§ EXERCISE DETAILS:
Decide whether each statement below agrees with the Passage, answering yes or no and quoting the exact words of the Passage that settle it.
1. Teitur Lassen co-wrote "Rocket to the Moon."
2. The radio edit of "Dreamland" runs longer than four minutes.
3. Graham Joyce is described as an English novelist.

§ PASSAGE:

Several songs from the album have been also performed live during her summer shows solo tour and other ones with her back band.

==Track listing==
The album was released digitally on September 14, 2009, in France.
The songs were composed by Émilie and co-written by English novelist Graham Joyce ("Rainbow", "Nothing to Do with You", "Fools Like Us", "The Way I See You" and "This Is Your World") and Faroese singer-songwriter Teitur Lassen ("Rocket to the Moon").

| No. | Title | Lyrics | Length |
|---|---|---|---|
| 1. | "Rainbow" | Émilie Simon, Graham Joyce | 4:19 |
| 2. | "Dreamland" |  | 4:15 |
| 3. | "Nothing to Do with You" | Émilie Simon, Graham Joyce | 2:54 |
| 4. | "Chinatown" |  | 3:13 |
| 5. | "Ballad of the Big Machine" |  | 5:46 |
| 6. | "The Cycle" |  | 4:12 |
| 7. | "Closer" |  | 3:55 |
| 8. | "The Devil at My Door" |  | 5:02 |
| 9. | "Rocket to the Moon" | Teitur Lassen | 3:25 |
| 10. | "Fools Like Us" | Émilie Simon, Graham Joyce | 3:22 |
| 11. | "The Way I See You" | Émilie Simon, Graham Joyce | 3:29 |
| 12. | "This Is Your World" | Émilie Simon, Graham Joyce | 3:19 |
| Total length: |  |  | 47:11 |

Opendisc bonus track
| No. | Title | Length |
|---|---|---|
| 13. | "Closer (acoustic)" | 4:11 |

iTunes Store bonus track
| No. | Title | Length |
|---|---|---|
| 13. | "Can You Keep a Secret" | 3:46 |

Fnac download bonus track
| No. | Title | Length |
|---|---|---|
| 13. | "Dreamland (acoustic)" | 4:04 |
| Total length: |  | 51:20 |

December digital bonus tracks
| No. | Title | Length |
|---|---|---|
| 13. | "Rainbow (Émilie remix)" | 3:18 |
| 14. | "Rainbow (acoustic)" | 4:30 |
| Total length: |  | 54:57 |

==Release history==

| Date | Country | Label | Format |
| 2009-09-14 | France | Barclay | Digital download |
| 2009-09-21 | CD |
| 2009-10-20 | United Kingdom | Wrasse | CD, Digital download |
| 2010-06-04 | Japan | Rambling | CD, Digital download |
| 2011-04-26 | United States | Le Plan | CD, LP, Digital download |

==Singles==
- "Dreamland" is the lead single from the album, it was made available for digital download on June 8, 2009. The download is a radio edit of the song that lasts 3:58. A music video for the song was released on YouTube in September.

§ PROVIDED MATERIAL:
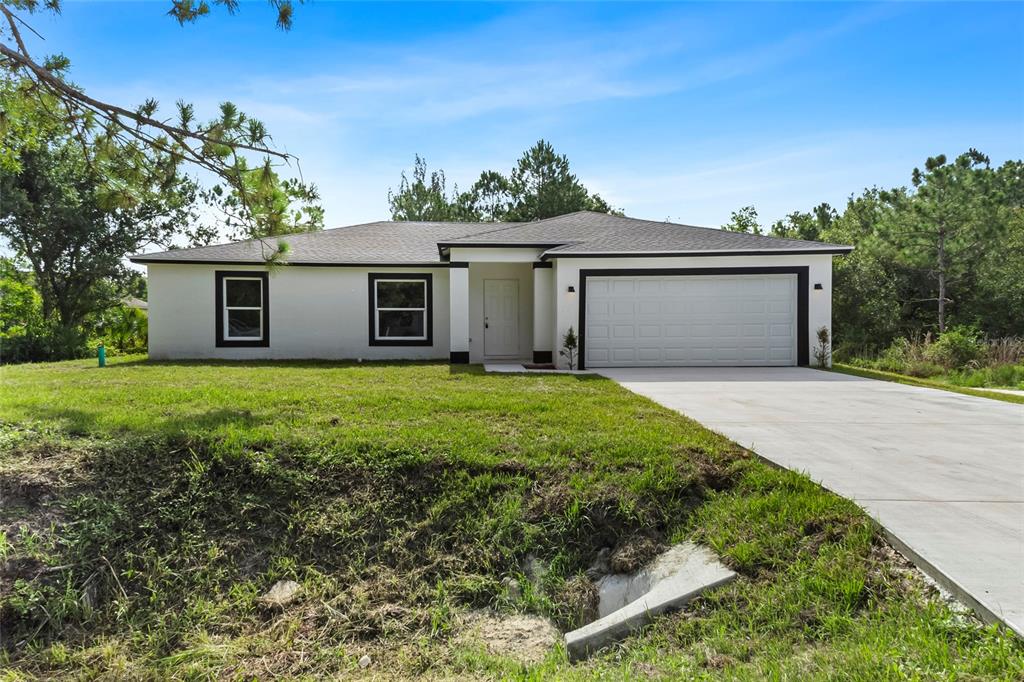 front view of a house with a yard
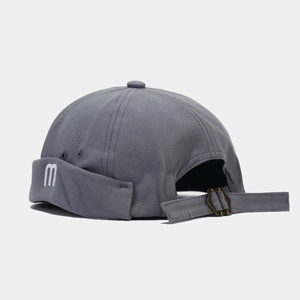 Dark gray docker cap with m embroidery and adjustable metal strap back for men and women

§ YOUR SOLUTION:
1. Yes: "Faroese singer-songwriter Teitur Lassen ("Rocket to the Moon")"
2. No: "The download is a radio edit of the song that lasts 3:58."
3. Yes: "English novelist Graham Joyce"